There is no data anywhere on fiber types switching. A type I fiber will always be type I. Same with all of the type II’s. They can take on characteristics of one an other due to training and activity stimulis. Also, type I fiber characteristics and cross sectional area aren’t just a result of ‘years of endurance training.’ All recovery is aerobic. Even when you are lifting heavy, you are developing type I fibers (size and function in non-type I fibers). Yes innervation has some to do with it. Human beings are no where near 50/50 when it comes to distribution. The highest distributions are in olympic sprinters and sedentary people in wheelchairs and those barely hit 30% in RARE cases.[/quote]
I’m still not sure we’re on the same page here. IIx is the default fiber type and produces the most force, but it the last to be recruited. It shifts to IIa with training, so yes, I get what you’re saying with all training being aerobic. For clarification, you’re saying that sprinters and sedentary people are 30% type I? From the literature I’ve read, and this is multiple papers confirming the same data, elite sprinters are around 80/20 fast-twitch to slow-twitch. Marathoners are 30/70, and Olympic lifters and powerlifters alike are around 50/50. The discrepancy could be how you’re defining FT and ST, because new techniques allow us to see transitional fibers as I think you’ve described. But if you’re talking strictly FT vs ST, what I’m saying stands.

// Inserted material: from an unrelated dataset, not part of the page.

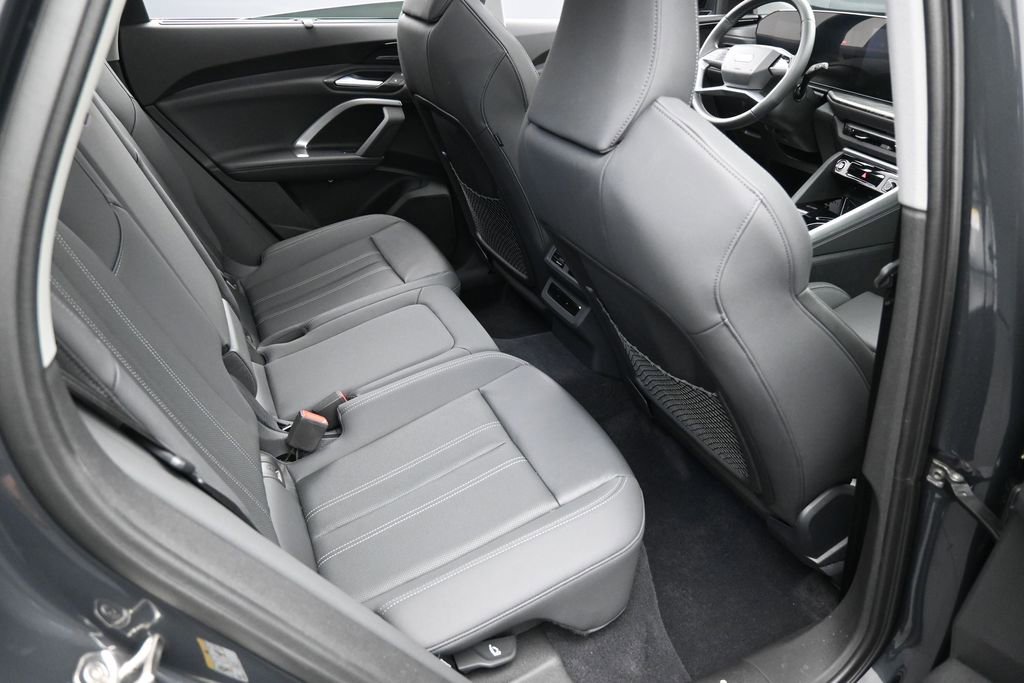 Used 2025 Audi Q5 Premium Plus w/ Premium Plus AWD/4WD image 29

Again, from what I’ve read and have been taught, the motor nerve determines fiber type. I’ll dig through Blackboard and see if I can find the studies that back that up.[/quote]

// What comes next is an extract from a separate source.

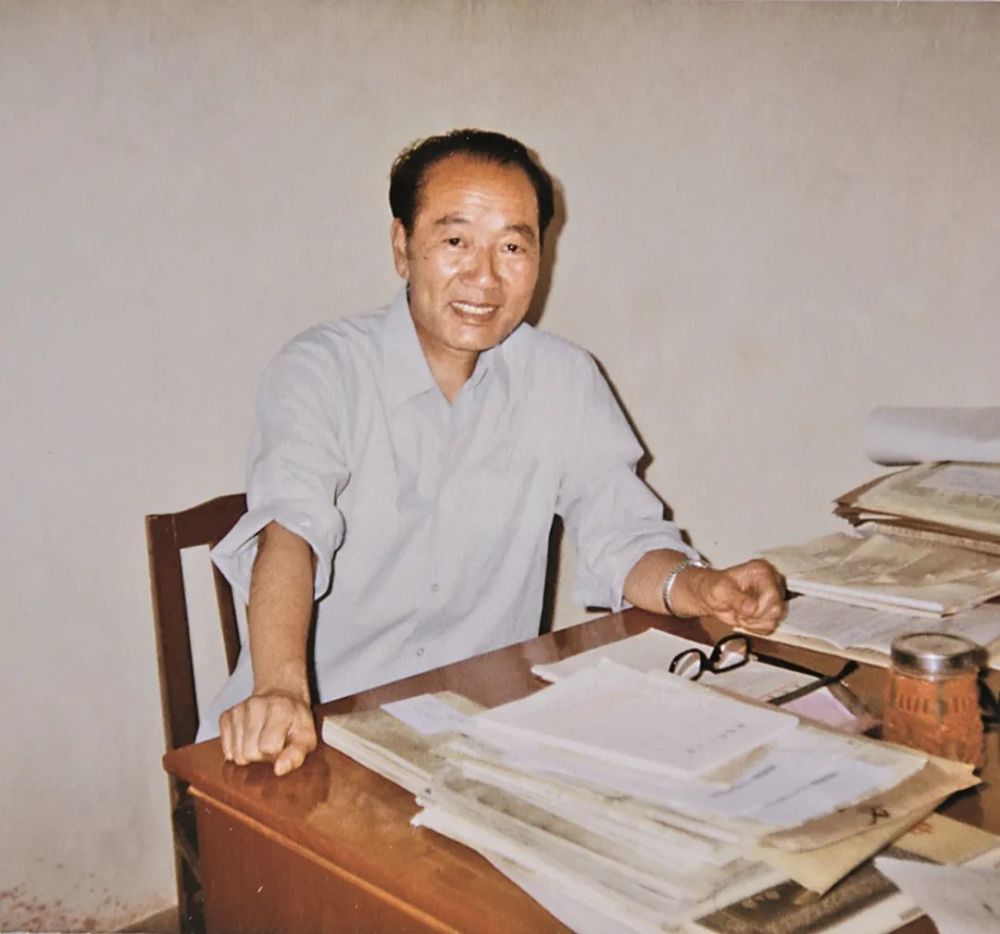 敦煌莫高窟第二代守护人段文杰先生诞辰105周年纪念_腾讯新闻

There is way more too it than just innervation. Parapalegics (spell check) have the highest cross sectional area of type II fibers when compared to other populations… including elite athletes.
In terms of distribution, no one on earth has every been anywhere near 80% for fast twitch fibers. Maybe if you are talking about cross sectional area, 80% could be possible in extremely elite athletes, with perfect diets, and superior genetics.
Fiber types can’t change. They can take on characteristics of other fibers but no amount of training will actually shift a type I to be a type II. The only way the distribution of fiber types could change is if new fibers are made. This means hyperplasia would have to happen. Even thought, personally, I think it can happen, it’s never been shown to happen in humans.